Davi. Davi era o amor de sua vida. Katiúscia se pudesse prenderia Davi numa gaiola e lhe diria exatamente o que comer, quando comer, com quem cruzar. Com ela ora! Com quem mais? Davi seria seu passarinho... Ela enfeitaria um ninho todo de penas e plumas para seu amor e viveria feliz naquele espaçiola. Davi desaparecera desde seus 4 anos, quando o relógio da sala começou a rodar estranho, ele não ia devagar como de costume, ele começou a girar, e a rodar rodar rodar rodava pro lado errado ele não ia mais da direita para esquerda ele ia e voltava, o que é isso? Porque o relógio está rodando diferente minha vó? E o relógio rodopiava pela sala quando encontrou uma janela aberta e saiu voando. Rapidamente Katíuscia subiu na cadeira e viu pela greta da janela: Davi, sumindo ao longe.

-Eu ando sentindo coisas estranhas; quando tomo banho e vou me secar... Vó, porque eu não posso falar? É quente sim. Eu estou doente? Sim, sai coisas de lá. Vó, eu estou sangrando vó, lá embaixo. Vó eu não quero morrer. Vó? Vó! Vó?! Volta aqui vó, não morri ainda!

····················

# Conjunto de tarefas:
a) Reescreva de forma mais breve o parágrafo do texto fornecido que começa com "Davi. Davi era o amor de sua vida", mantendo os fatos principais.
b) No texto fornecido, onde Katiúscia subiu para olhar pela greta da janela?
c) Prossiga o texto fornecido a partir do ponto em que ele termina.

# Linhas do conjunto:
····················

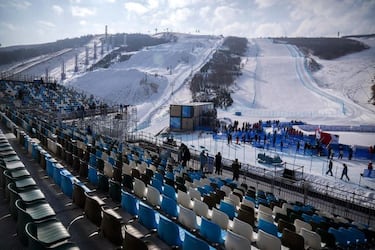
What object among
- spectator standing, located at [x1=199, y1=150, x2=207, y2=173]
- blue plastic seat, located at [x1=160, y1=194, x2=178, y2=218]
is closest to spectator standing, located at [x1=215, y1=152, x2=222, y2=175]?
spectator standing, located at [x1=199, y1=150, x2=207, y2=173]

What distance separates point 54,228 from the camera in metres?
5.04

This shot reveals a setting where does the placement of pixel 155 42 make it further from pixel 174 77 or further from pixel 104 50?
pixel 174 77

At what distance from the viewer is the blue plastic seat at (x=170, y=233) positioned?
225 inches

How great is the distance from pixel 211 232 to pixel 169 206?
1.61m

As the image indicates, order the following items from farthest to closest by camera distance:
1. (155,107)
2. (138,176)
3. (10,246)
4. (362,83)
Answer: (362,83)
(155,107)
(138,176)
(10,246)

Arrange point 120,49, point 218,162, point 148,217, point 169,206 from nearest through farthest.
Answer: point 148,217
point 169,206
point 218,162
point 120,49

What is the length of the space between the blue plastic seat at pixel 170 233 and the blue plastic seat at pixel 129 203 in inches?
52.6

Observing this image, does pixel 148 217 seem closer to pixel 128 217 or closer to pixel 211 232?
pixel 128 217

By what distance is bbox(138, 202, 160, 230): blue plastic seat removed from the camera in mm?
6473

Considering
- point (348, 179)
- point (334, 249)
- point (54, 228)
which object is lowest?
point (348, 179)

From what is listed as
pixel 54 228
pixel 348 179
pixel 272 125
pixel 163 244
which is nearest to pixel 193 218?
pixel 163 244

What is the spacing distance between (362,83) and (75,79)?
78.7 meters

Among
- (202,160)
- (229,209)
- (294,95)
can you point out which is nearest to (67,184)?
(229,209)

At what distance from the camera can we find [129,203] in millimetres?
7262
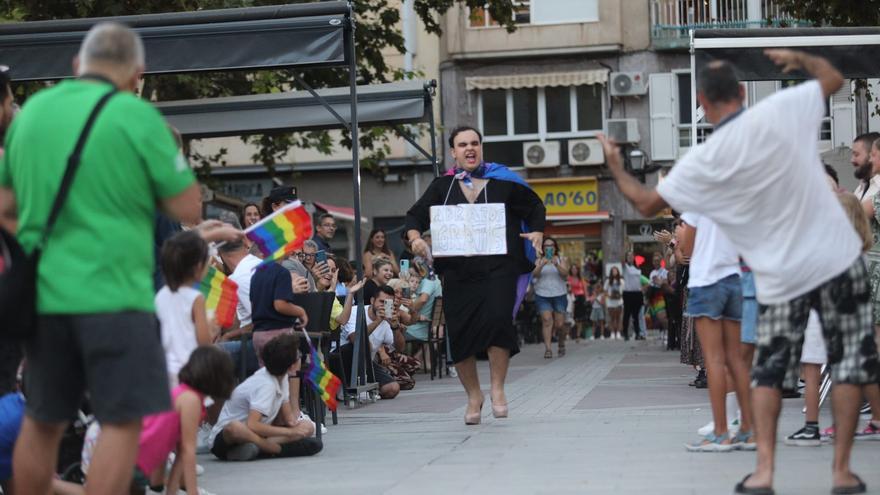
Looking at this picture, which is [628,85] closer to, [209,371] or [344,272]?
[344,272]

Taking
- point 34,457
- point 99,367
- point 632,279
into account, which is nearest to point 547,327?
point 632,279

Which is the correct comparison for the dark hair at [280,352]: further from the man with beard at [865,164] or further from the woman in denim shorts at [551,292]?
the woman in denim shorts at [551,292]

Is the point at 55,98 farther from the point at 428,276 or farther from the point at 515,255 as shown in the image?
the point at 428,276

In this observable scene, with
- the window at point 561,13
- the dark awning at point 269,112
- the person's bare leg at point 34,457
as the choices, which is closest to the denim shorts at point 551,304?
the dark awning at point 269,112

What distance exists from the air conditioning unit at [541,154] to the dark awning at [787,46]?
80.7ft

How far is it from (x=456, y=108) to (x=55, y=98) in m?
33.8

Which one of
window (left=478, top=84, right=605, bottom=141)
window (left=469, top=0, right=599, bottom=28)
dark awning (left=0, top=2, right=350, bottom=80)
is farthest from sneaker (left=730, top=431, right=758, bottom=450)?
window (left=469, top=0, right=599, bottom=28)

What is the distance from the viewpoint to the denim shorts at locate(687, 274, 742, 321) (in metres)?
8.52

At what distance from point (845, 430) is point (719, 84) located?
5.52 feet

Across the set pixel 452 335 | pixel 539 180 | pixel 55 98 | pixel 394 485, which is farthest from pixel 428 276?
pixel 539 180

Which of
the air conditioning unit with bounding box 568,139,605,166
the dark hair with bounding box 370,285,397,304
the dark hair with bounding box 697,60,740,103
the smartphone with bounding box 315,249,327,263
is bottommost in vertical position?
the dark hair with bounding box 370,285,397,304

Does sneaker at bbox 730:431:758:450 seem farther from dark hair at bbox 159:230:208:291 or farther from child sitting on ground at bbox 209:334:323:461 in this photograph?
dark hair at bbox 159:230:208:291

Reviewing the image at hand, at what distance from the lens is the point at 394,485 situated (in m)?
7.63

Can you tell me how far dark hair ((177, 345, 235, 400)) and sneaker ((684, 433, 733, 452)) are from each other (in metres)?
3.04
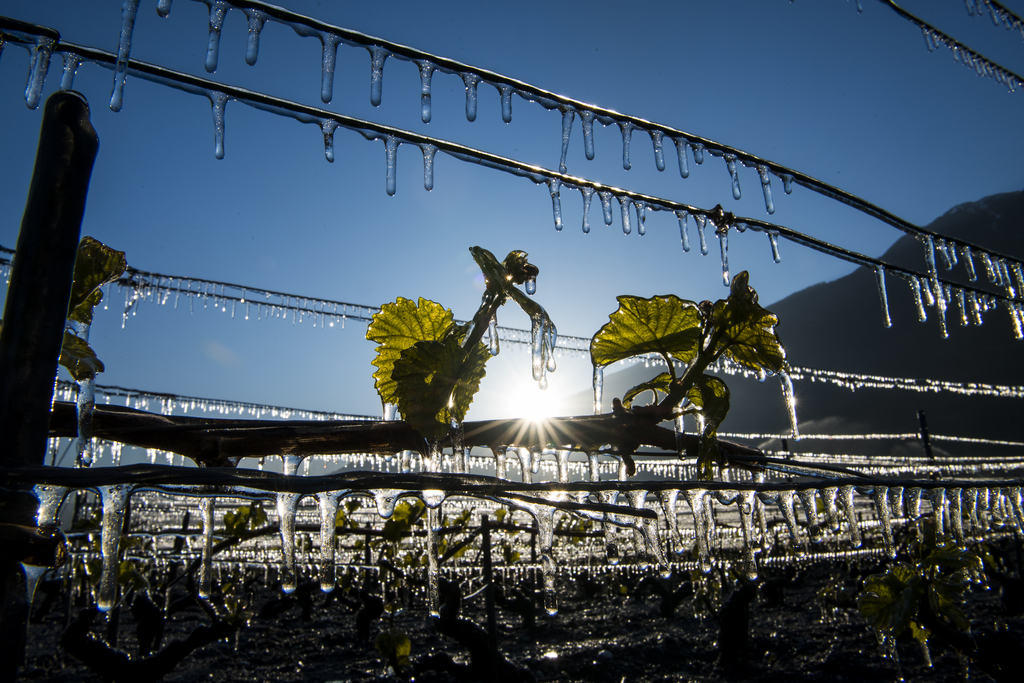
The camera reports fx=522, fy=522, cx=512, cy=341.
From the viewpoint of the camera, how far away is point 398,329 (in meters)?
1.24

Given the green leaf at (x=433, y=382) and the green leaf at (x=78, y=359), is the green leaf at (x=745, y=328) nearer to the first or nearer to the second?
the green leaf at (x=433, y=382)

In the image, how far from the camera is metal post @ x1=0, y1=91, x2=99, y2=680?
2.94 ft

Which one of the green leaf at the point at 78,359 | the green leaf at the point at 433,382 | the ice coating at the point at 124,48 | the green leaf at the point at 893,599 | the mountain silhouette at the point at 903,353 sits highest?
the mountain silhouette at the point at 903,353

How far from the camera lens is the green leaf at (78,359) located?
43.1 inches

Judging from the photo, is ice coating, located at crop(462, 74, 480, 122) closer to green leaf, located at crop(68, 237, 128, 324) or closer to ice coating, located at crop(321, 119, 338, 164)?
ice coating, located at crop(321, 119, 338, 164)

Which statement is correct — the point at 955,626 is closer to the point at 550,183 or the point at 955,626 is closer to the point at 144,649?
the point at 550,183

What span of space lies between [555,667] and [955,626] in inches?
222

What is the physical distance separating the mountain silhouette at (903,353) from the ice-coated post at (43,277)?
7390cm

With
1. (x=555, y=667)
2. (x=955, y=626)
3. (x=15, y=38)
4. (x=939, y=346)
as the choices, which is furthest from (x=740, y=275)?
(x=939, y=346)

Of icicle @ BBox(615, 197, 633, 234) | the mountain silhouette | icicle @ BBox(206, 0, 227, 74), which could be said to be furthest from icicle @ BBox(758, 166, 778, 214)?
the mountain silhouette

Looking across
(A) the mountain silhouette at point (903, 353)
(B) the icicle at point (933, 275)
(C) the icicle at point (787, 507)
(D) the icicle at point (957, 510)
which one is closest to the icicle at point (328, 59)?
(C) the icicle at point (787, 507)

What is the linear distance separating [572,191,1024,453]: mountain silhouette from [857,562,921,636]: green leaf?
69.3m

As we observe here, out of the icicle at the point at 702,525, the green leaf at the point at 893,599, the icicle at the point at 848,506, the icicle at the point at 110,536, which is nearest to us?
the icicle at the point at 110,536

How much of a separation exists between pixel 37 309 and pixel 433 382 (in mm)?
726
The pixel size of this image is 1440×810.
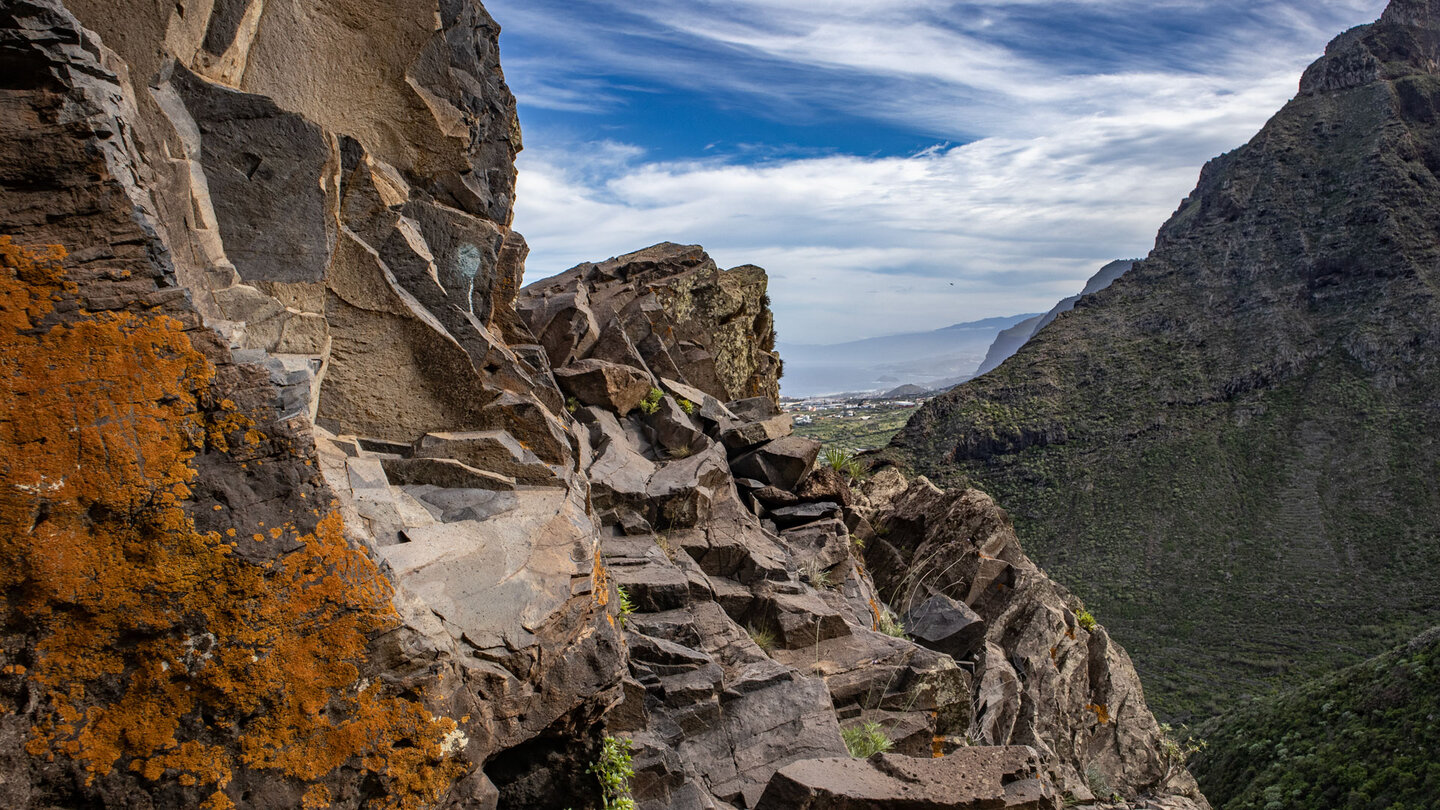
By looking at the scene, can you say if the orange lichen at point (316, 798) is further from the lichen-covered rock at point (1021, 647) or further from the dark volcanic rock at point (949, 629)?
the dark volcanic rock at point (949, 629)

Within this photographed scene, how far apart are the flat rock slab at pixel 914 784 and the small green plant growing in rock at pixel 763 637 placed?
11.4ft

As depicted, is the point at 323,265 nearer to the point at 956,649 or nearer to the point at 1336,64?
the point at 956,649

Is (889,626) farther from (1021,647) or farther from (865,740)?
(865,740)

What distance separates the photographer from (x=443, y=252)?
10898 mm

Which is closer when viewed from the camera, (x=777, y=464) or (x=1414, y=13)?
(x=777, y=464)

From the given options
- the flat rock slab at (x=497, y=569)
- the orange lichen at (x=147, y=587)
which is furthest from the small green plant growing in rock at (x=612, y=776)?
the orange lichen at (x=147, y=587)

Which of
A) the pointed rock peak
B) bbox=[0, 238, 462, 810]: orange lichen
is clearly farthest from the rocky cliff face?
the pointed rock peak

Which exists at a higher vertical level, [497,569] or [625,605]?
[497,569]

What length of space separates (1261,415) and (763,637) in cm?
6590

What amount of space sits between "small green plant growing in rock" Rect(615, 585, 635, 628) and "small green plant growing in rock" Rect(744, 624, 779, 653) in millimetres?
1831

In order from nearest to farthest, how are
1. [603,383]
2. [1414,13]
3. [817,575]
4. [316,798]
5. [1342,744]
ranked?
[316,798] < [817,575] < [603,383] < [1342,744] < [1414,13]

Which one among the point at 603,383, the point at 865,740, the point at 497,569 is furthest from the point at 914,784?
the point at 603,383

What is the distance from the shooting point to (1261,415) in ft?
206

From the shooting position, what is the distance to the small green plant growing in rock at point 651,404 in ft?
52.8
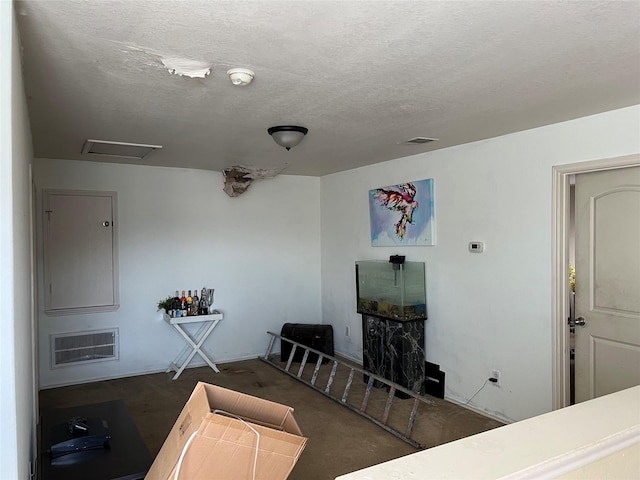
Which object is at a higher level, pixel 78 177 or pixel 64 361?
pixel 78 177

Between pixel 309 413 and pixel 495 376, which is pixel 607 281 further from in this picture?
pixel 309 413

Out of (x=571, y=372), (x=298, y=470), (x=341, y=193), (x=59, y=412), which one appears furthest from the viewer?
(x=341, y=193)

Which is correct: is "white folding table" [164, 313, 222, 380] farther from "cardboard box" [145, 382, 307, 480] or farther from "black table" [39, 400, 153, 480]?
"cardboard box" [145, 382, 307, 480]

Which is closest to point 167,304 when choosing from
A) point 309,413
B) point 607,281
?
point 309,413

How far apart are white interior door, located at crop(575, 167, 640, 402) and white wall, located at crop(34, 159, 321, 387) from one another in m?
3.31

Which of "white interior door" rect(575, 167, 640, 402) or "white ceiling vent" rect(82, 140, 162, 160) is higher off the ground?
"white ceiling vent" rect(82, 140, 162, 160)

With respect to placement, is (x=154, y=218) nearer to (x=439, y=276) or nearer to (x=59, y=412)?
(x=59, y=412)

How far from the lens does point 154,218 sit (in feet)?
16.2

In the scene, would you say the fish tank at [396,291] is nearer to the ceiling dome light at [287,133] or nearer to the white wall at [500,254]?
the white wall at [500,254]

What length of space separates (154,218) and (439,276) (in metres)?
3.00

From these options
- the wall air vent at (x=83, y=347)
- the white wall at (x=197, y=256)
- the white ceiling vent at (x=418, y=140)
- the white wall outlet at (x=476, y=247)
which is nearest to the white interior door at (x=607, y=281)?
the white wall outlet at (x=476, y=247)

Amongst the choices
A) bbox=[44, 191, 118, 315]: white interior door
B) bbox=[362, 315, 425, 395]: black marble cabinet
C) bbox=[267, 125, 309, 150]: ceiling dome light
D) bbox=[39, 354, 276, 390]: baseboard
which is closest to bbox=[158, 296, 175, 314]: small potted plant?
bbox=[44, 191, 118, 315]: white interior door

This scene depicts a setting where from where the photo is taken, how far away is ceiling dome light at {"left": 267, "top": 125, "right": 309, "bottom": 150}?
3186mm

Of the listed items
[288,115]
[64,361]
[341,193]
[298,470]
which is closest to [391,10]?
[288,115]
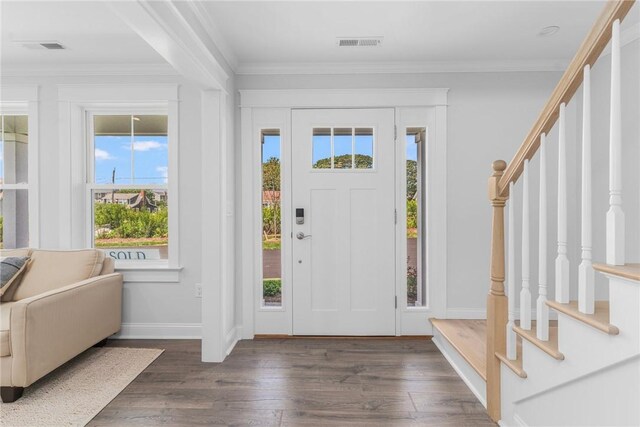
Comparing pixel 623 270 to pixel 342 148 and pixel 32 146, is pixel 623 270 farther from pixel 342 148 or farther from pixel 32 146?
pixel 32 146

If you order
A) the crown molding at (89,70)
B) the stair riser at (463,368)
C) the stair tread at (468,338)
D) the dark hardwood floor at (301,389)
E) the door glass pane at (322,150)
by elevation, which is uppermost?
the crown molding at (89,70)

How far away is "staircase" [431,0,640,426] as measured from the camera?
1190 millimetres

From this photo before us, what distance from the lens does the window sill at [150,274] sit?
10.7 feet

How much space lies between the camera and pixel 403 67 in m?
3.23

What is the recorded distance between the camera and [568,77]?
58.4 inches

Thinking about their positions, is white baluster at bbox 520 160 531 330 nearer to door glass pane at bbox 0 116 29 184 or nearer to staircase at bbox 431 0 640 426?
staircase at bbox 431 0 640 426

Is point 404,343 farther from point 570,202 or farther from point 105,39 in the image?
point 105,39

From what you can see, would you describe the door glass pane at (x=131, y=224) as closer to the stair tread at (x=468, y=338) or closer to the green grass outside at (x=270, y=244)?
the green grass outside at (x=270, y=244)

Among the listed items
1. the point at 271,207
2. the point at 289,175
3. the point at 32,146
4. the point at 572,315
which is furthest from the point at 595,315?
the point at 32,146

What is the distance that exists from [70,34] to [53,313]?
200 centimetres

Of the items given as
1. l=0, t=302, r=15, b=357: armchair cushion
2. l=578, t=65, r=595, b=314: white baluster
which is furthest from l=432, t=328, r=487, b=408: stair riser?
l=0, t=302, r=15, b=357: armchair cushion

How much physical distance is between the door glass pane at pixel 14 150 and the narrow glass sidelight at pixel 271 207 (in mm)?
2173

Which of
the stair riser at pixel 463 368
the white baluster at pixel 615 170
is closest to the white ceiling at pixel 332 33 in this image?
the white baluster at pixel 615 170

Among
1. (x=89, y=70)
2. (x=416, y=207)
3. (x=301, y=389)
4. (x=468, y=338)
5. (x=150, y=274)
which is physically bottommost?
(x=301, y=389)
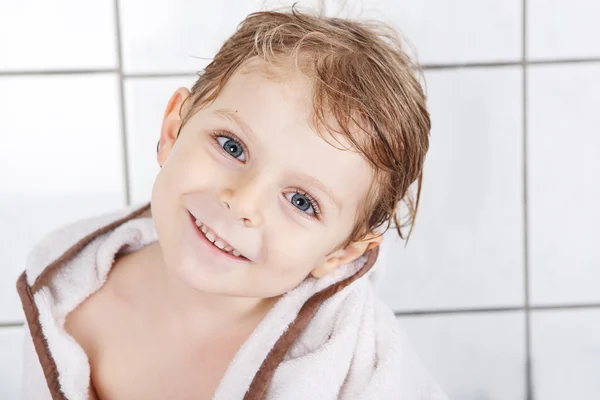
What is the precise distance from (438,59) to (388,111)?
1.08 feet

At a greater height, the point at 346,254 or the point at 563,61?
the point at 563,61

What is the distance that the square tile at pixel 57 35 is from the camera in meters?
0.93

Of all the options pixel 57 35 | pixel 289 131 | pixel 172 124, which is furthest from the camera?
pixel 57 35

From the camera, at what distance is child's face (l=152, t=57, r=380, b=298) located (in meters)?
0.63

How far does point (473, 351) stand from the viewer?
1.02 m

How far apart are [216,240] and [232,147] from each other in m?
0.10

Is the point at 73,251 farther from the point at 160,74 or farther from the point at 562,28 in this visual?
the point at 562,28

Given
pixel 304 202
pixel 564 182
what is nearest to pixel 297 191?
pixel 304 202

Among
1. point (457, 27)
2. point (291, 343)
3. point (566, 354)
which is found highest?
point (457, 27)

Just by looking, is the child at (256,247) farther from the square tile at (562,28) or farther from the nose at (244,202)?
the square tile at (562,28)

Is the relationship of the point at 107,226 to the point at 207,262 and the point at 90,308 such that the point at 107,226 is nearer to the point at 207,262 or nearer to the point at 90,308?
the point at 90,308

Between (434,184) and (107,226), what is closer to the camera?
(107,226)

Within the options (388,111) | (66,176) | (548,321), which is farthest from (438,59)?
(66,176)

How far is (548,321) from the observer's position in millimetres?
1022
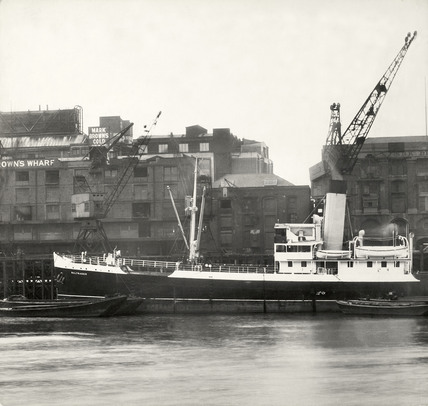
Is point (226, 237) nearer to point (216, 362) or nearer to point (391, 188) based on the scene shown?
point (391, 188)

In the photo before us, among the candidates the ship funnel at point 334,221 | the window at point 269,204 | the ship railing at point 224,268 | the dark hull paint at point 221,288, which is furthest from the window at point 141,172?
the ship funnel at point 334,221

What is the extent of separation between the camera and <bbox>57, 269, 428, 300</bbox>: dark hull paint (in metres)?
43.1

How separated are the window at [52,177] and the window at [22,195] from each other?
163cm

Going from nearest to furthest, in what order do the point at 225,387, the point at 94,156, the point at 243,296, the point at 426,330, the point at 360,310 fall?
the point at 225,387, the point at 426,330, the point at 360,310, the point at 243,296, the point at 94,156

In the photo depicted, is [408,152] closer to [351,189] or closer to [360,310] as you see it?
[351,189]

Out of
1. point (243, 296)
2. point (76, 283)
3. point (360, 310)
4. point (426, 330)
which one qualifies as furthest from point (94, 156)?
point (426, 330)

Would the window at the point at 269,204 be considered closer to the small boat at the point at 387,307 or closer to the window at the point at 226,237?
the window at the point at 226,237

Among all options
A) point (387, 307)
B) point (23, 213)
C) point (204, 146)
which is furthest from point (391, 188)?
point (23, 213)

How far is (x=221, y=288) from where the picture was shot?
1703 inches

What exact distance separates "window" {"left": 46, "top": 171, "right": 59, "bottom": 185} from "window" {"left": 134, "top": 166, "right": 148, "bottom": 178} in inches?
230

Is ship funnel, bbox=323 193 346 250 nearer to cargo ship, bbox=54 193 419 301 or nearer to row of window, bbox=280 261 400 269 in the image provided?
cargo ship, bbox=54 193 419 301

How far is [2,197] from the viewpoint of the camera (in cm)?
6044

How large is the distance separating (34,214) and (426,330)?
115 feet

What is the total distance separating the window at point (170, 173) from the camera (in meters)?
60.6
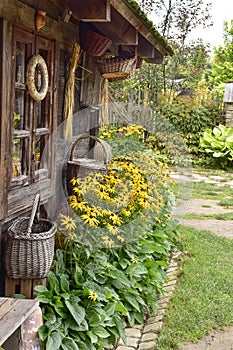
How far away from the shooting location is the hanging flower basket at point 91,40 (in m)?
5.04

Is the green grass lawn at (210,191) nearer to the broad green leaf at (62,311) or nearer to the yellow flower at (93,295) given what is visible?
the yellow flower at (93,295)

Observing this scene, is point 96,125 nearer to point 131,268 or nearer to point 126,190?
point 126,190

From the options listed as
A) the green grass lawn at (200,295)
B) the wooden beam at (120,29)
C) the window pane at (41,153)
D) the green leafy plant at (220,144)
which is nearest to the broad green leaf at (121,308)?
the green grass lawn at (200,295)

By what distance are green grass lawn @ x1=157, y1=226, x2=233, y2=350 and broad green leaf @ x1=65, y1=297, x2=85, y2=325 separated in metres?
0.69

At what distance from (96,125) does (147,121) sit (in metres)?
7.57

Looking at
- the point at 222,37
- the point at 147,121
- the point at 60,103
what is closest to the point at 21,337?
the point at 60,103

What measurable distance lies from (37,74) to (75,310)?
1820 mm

····················

# Resultados por tarefa:
a) Davi era o amor da vida de Katiúscia. Se pudesse, ela o prenderia numa gaiola, como um passarinho, e decidiria o que ele comeria, quando comeria e com quem cruzaria, que seria ela mesma. Também enfeitaria para ele um ninho de penas e plumas. Davi desaparecera desde os 4 anos, quando o relógio da sala passou a girar de modo estranho, indo e voltando, e saiu voando por uma janela aberta. Katiúscia subiu numa cadeira e viu pela greta da janela Davi sumindo ao longe.

b) Numa cadeira.

c)
Minha vó me olhou com uma tristeza imensa...! Ela disse que era por causa do ovo. Eu não sei do que ela está falando, mas ela diz que eu tenho um ovo e que isso é a maior tristeza que se pode ter.

Pai? Onde está você? Pai? Aonde todos estão indo? Porque de repente somem? O que há com vocês? Hein? Pântano? Peixinho me conta, você veio do pântano? É lá onde vocês vivem?

Tenho que falar do mijo de novo. Do sol de mijo que se estendeu na minha cama. É isso não é? Eu sei que é por isso que vocês vão embora.

-Perdão! Perdão! Eu vou me limpar, eu juro que vou tomar banho e ficar limpinha, vou me lavar até do avesso, juro que vou!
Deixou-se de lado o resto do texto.